##### QUOTED PASSAGE #####

The Strengthening of Australian Banks' Capital Position

A bank's capital provides it with the ability to absorb losses, making it a core part of their resilience against adverse shocks. Capital is more expensive than other types of funding because investors require additional compensation since it bears losses first. As a result, banks have an incentive to optimise the amount of capital on their balance sheets. The amount of capital held by a bank is most commonly measured as a ratio to its risk-weighted assets.

Australian banks have substantially increased their capital ratios since the financial crisis. The total capital ratio of the Australian banking system has risen by 3¾ percentage points since the start of 2008, and currently stands at 14¼ per cent (Graph 1). The quality of banks' capital has also improved. In particular, Common Equity Tier 1 (CET1) capital – the highest quality form of capital – has accounted for most of the rise in total capital since it was introduced as a minimum requirement in 2013.[4] The combined CET1 capital ratio of the major Australian banks appears to have also strengthened relative to international banks more recently, and it is estimated to now be in the top quartile of the global distribution. Overall, Australian banks have a substantial buffer above APRA's minimum regulatory capital requirements.[5]

Graph 1
Graph 1 Banks' Capital Ratios

Banks have used a range of methods to increase their capital base. These have included the accumulation of retained earnings, dividend reinvestment plans (DRPs) and new equity issuance – with broadly similar amounts raised through each of these methods since 2008 (Graph 2).[6] Since the financial crisis, there has been a fairly steady increase in retained earnings and equity from DRPs, while new equity issuance was mainly used immediately after the financial crisis and then again in the second half of 2015. Retained earnings have contributed a small amount to capital over the past two years as profits have been little changed.

Graph 2
Graph 2 Major Banks' Equity Raisings

This increase in capital has had a direct effect on banks' return on equity (ROE). Australian banks' ROE remains high by international standards, but the rise in bank capital since 2008, combined with lower profit growth, has reduced ROE to below its pre-crisis levels (Graph 3). While this increase in capital has reduced banks' leverage and should make them more resilient, this does not appear to have been reflected in a lower implied risk premium demanded by investors (Norman 2017). As a result, banks' price-to-book ratios have also declined. Looking ahead, ROE will probably remain below its historical levels as banks accumulate more capital to meet previously announced future requirements. In acknowledgement of these developments, some banks have either moved away from or lowered their explicit ROE targets.

#####

_REQUIRED ACTION 1_: From the passage on Australian banks' capital, return the text between "A bank's capital" and "its risk-weighted assets.", inclusive.
_REQUIRED ACTION 2_: Condense the paragraph of the passage on Australian banks' capital that begins "Banks have used a range of methods" into a shorter version that keeps its main facts.
_REQUIRED ACTION 3_: Using the passage on Australian banks' capital, decide whether each statement agrees with it. Answer yes or no, and quote the deciding words. (a) The total capital ratio of the Australian banking system currently stands at 14¼ percent. (b) New equity issuance was used at a steady rate throughout the period since the financial crisis. (c) Australian banks' return on equity is now above its pre-crisis levels.

##### DATA FOR REVIEW #####

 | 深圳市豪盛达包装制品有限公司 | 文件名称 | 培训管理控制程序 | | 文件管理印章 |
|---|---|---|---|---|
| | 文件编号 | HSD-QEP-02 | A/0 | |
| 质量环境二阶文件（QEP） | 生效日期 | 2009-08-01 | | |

#####
##### DATA FOR REVIEW #####

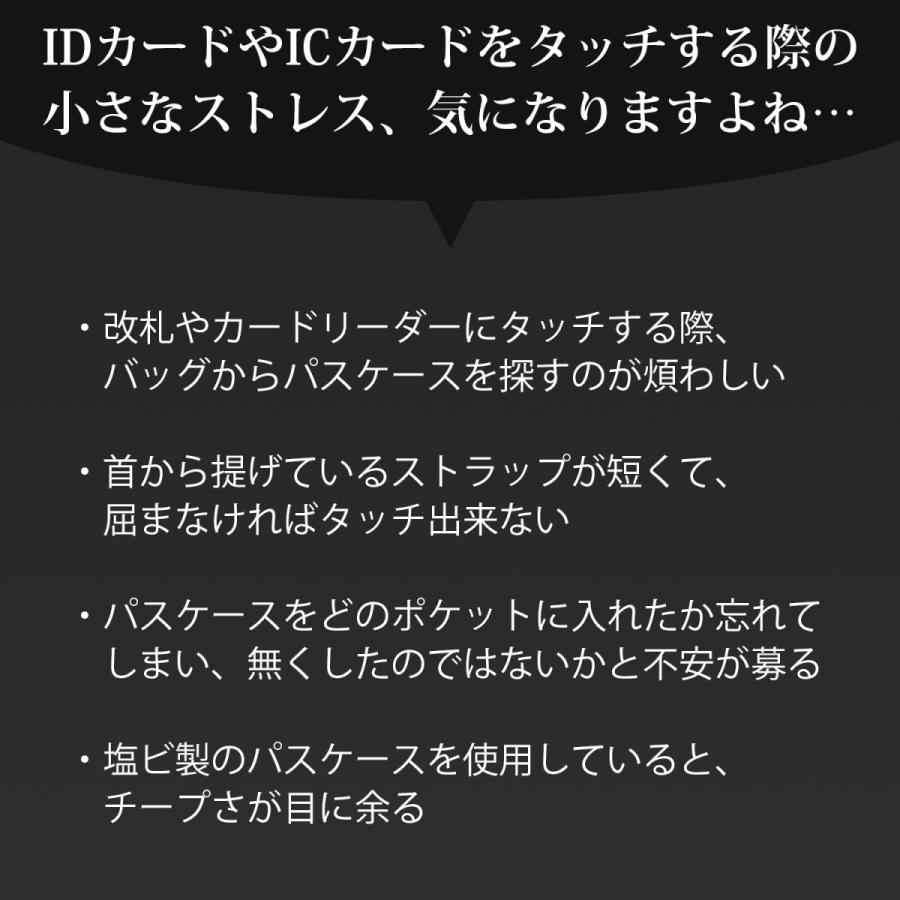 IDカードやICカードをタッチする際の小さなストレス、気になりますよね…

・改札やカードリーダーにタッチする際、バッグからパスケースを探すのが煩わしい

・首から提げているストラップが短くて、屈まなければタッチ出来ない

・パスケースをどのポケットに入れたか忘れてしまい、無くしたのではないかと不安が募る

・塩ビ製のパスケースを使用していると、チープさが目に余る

#####

_EXERCISE SOLUTION 1_:
A bank's capital provides it with the ability to absorb losses, making it a core part of their resilience against adverse shocks. Capital is more expensive than other types of funding because investors require additional compensation since it bears losses first. As a result, banks have an incentive to optimise the amount of capital on their balance sheets. The amount of capital held by a bank is most commonly measured as a ratio to its risk-weighted assets.

_EXERCISE SOLUTION 2_: Since 2008, banks have built capital through retained earnings, dividend reinvestment plans and new equity issuance, each raising broadly similar amounts. Retained earnings and equity from DRPs have grown fairly steadily since the financial crisis. New equity issuance came mainly right after the crisis and again in the second half of 2015. With profits little changed, retained earnings have added only a small amount over the past two years.

_EXERCISE SOLUTION 3_:
(a) Yes: "currently stands at 14¼ per cent"
(b) No: "new equity issuance was mainly used immediately after the financial crisis and then again in the second half of 2015"
(c) No: "has reduced ROE to below its pre-crisis levels"